===== SECCIÓN DE TEXTO =====

Por DAVID ROCA BASADRE
Extraído de "Hildebrandt en sus trece"
¿Sabe usted quiénes son José Luis Huamán o Jhon Barzola o Felimón Landeo o Alex Flores o Cesar Vilca Vega? ¿Recuerda a Nancy Flores Páucar? Alguna vez leyó sus nombres distraído, lector, lectora. ¿Recuerda a Elmer Quispe? Este más reciente, y quizá ya olvidó su nombre. Todos y muchos más – casi 500 – recibieron justificados honores militares tras morir en el VRAEM a manos de narcoterroristas.
Quisiera saber cuál es la suerte de Luis Astuquilca, héroe que sobrevivió con coraje en esa lucha. ¿Postuló, ingresó a la escuela de oficiales de la Policía Nacional? ¿Lo nombraron a una agregaduría en el exterior?
Hace pocos días, menos de dos semanas, cuando falleció en combate el suboficial Elmer Quispe, pregunté por una de las redes sociales a un alto oficial, que se felicitaba por una columna laudatoria del soldado caído, si hubiera aceptado que Elmer cortejara a su hija, si lo hubiera invitado a cenar, si su señora podría ser amiga de la madre de Elmer.
Quizá parezca provocación, no lo era, solo quería demostrar el punto siguiente, y que expliqué a alguno que me respondió diciendo que ofendía a las Fuerzas Armadas: “Los problemas en las FFAA y FFPP no están aislados de los del país. Porque son parte del país. Solo se podrá vivir patria cuando las distancias desaparezcan. Hablo de democracia real. Difícil creer en sentimientos que no son compartidos desde una experiencia de empatía cercana.”

===== SEGMENTO DE DATOS =====

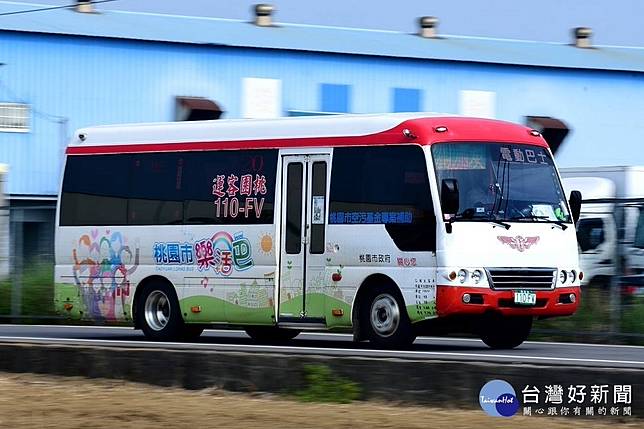 桃市多條免費公車6 1起轉型市區公車 台灣好新聞 Line Today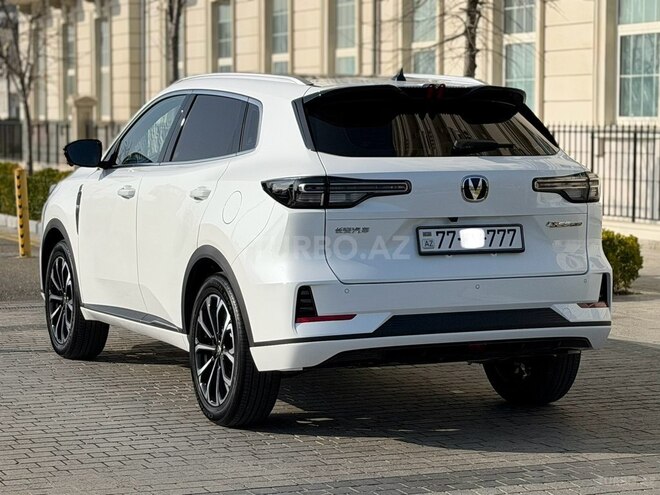 Changan CS 55 Plus-6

=====

REQUISITOS DE LA TAREA
1. Según el texto, ¿cuántas personas recibieron honores militares tras morir en el VRAEM?
2. Del texto, reproduce todo lo que va desde "Por DAVID ROCA" hasta "en el exterior?", sustituyendo "narcoterroristas" por "terroristas".

RESPUESTAS POR TAREA
1. Casi 500.

2.
Por DAVID ROCA BASADRE
Extraído de "Hildebrandt en sus trece"
¿Sabe usted quiénes son José Luis Huamán o Jhon Barzola o Felimón Landeo o Alex Flores o Cesar Vilca Vega? ¿Recuerda a Nancy Flores Páucar? Alguna vez leyó sus nombres distraído, lector, lectora. ¿Recuerda a Elmer Quispe? Este más reciente, y quizá ya olvidó su nombre. Todos y muchos más – casi 500 – recibieron justificados honores militares tras morir en el VRAEM a manos de terroristas.
Quisiera saber cuál es la suerte de Luis Astuquilca, héroe que sobrevivió con coraje en esa lucha. ¿Postuló, ingresó a la escuela de oficiales de la Policía Nacional? ¿Lo nombraron a una agregaduría en el exterior?